TIA cautions against cybersecurity mandates

Lieberman and four other co-sponsors introduced a revised version of his bill last week that softened provisions dealing with critical infrastructure. It proposed to establish a program where companies operating critical infrastructure could certify that their computer systems meet certain cybersecurity standards in exchange for incentives. The changes were made to mollify concerns voiced by Republicans and business groups about the bill being too regulatory.

The five co-sponsors are hosting a press conference on Tuesday afternoon to describe the changes made to the latest version of the cybersecurity bill.

Danielle Coffey, TIA's vice president for government affairs, said the trade group is still reviewing the latest version of Lieberman's bill but noted it made "real progress" from the original one introduced earlier this year. However, she added TIA is still weighing whether the critical infrastructure provisions are "truly voluntary measures."
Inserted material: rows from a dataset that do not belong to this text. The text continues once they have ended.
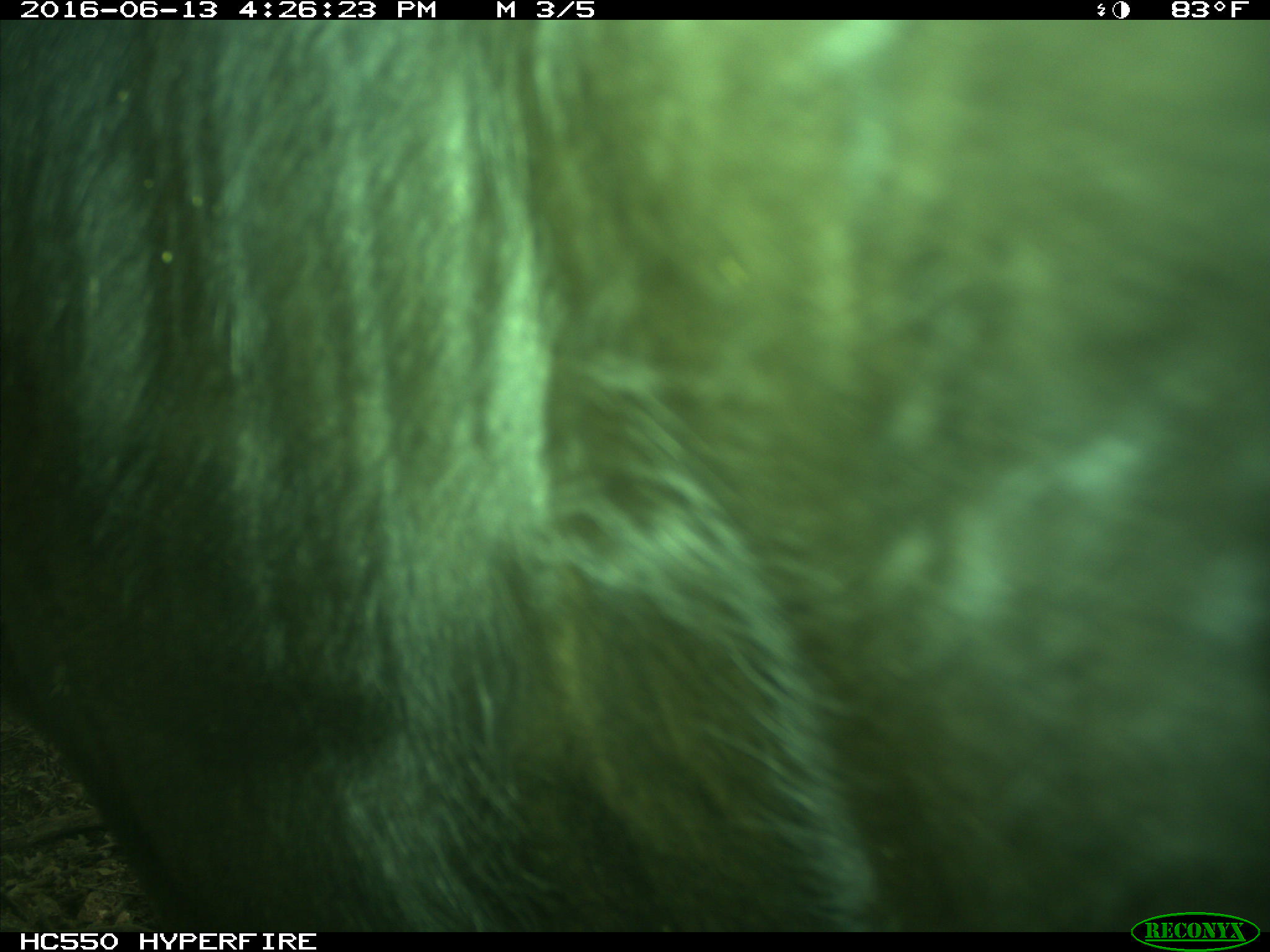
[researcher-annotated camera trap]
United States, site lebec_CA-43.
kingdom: Animalia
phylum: Chordata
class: Mammalia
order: Artiodactyla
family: Bovidae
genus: Bos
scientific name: Bos taurus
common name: domestic cow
Bos taurus (domestic cow).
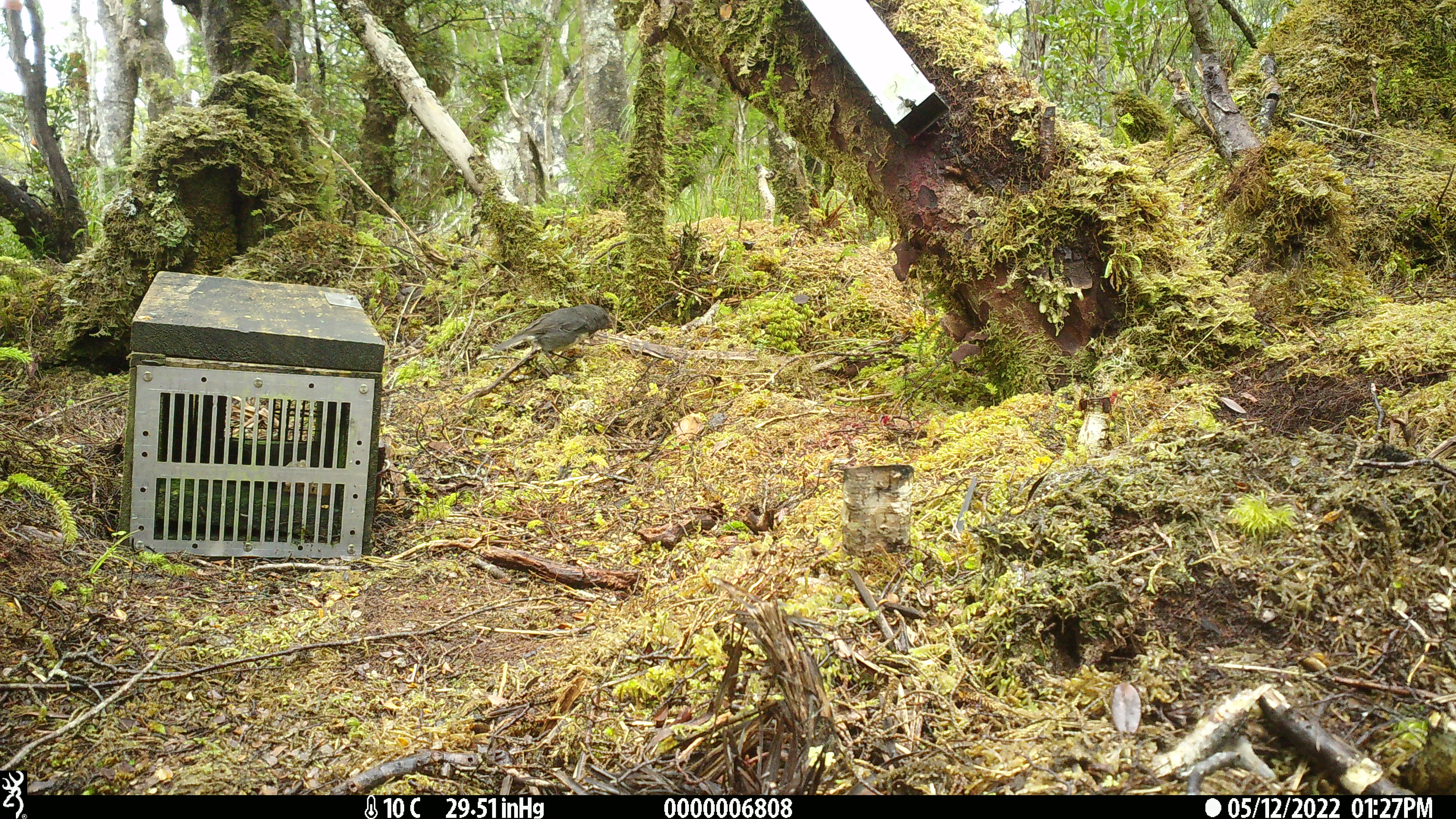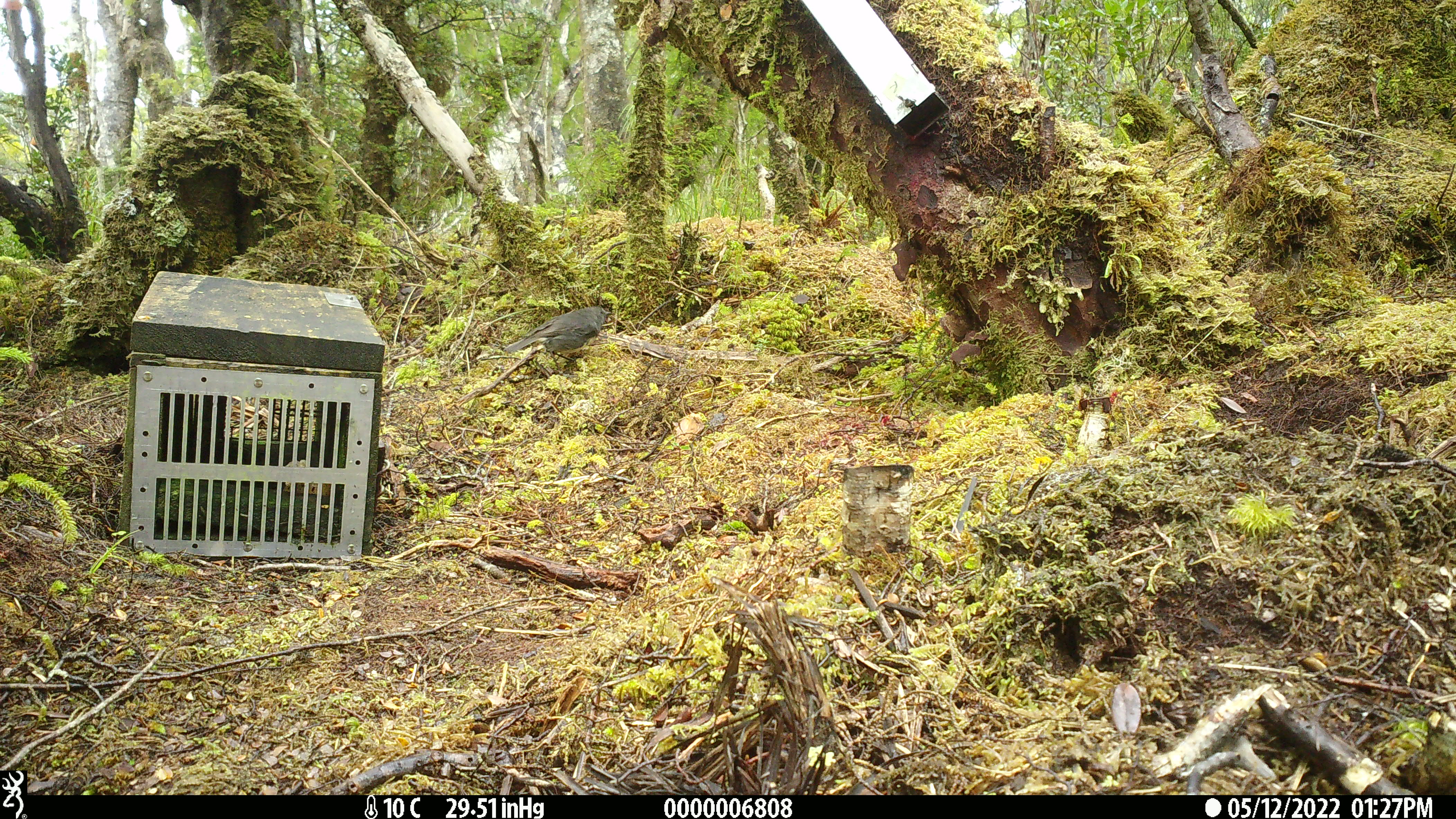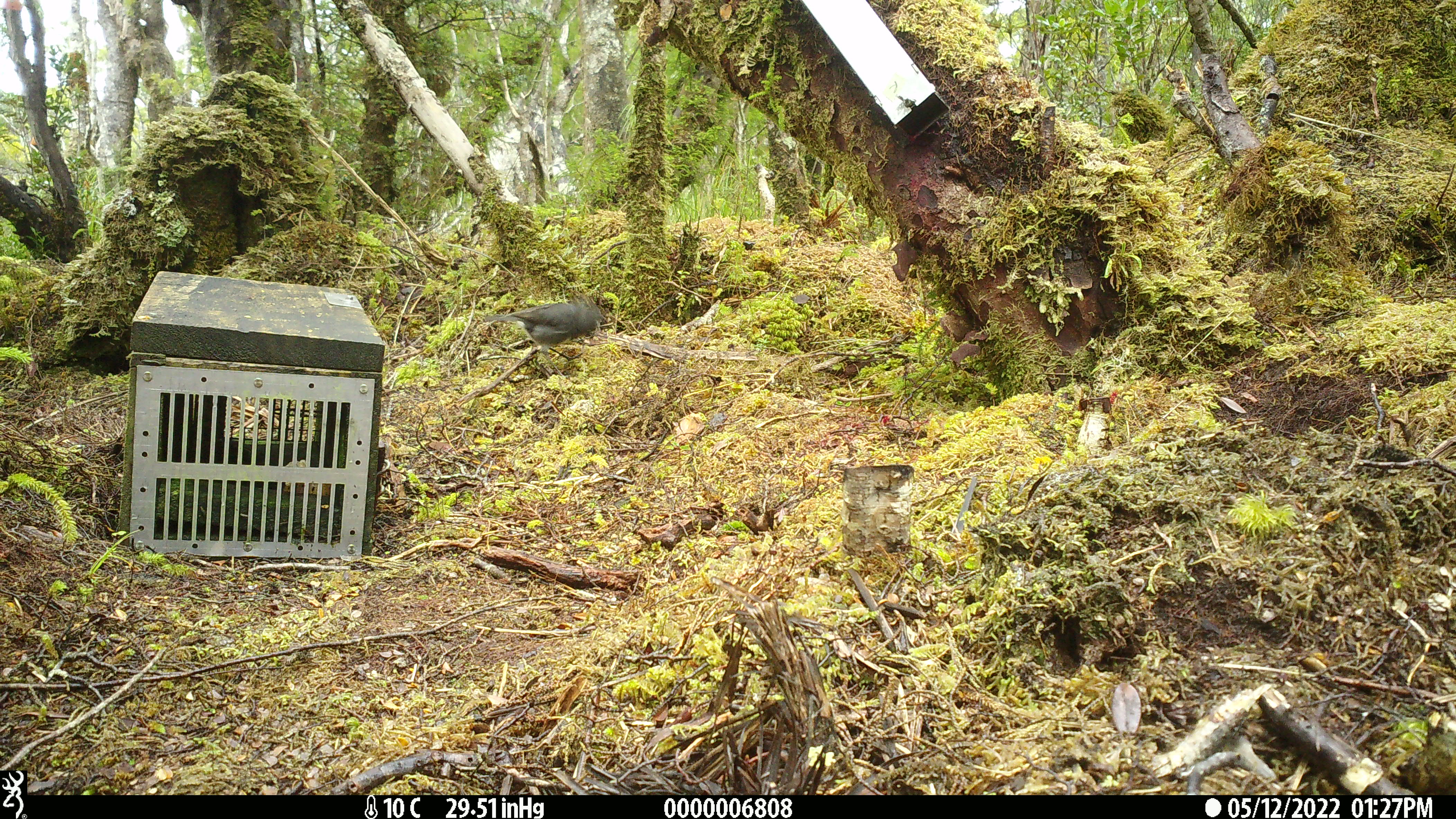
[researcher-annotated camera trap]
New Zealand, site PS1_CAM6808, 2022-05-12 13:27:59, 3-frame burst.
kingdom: Animalia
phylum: Chordata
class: Aves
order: Passeriformes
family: Petroicidae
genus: Petroica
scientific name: Petroica australis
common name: new zealand robin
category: robin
Robin (new zealand robin) (Petroica australis).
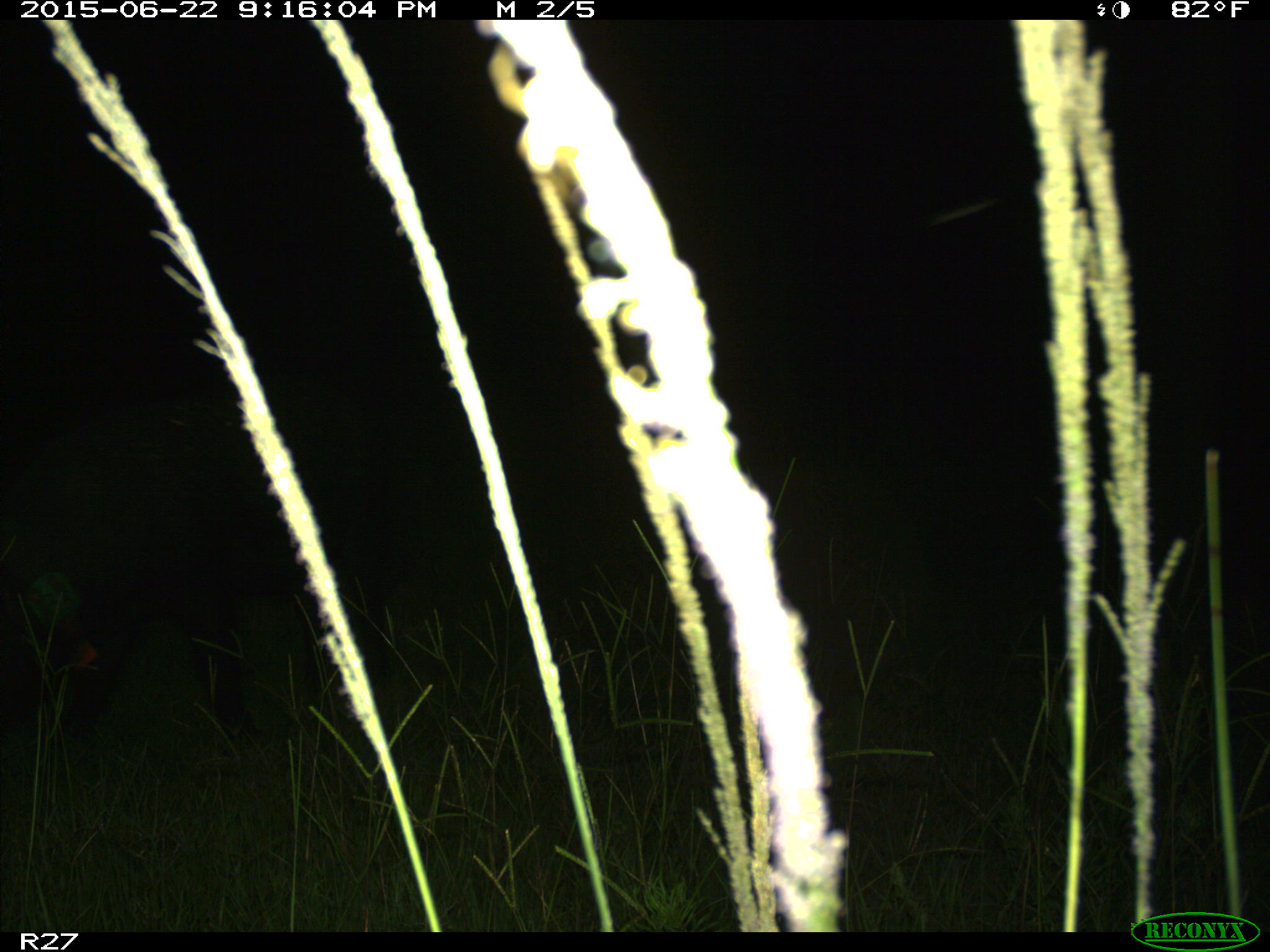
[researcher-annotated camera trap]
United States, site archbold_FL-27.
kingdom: Animalia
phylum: Chordata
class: Mammalia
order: Artiodactyla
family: Suidae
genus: Sus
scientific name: Sus scrofa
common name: wild boar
Sus scrofa (wild boar).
"If it's benchmarks and goal posts they want us to reach, and [also create] a structure where regulations may or may not be imposed, that leaves a lot open for the government to come up with regulations and mandates in the future, even if it's not the intention of this Congress to impose them right now," said Coffey.

In the white paper, TIA argues that improving information sharing about cyberthreats between the government and industry would help critical infrastructure operators immediately address bad code or other malicious threats spotted on their computer systems. The white paper noted that information sharing needs to happen in real-time and also voiced support for the House's Cyber Intelligence Sharing and Protection Act.

Lieberman, Sen. Susan Collins (R-Maine) and the other sponsors of the cybersecurity bill have argued over the past year that information sharing isn't enough to combat the growing cyberthreat the nation faces and standards for critical infrastructure also need to be a part of the legislative solution. The senators have pointed to statements made by Gen. Keith Alexander, head of U.S. Cyber Command, and former National Security Agency Director Michael Hayden about how legislation should include some sort of cybersecurity standards for critical infrastructure in addition to information sharing measures.

Among the six policy recommendations listed in the report, TIA argues for increased funding for cybersecurity research and development and support of industry-developed cybersecurity best practices. It also warns against the introduction of supply chain rules that would restrict telecommunications equipment from being imported into the United States, noting that the nation's "global economic competitiveness could be severely affected by other export markets adopting similar restrictive policies."

TIA's member companies include Qualcomm, Raytheon, Apple and Cisco.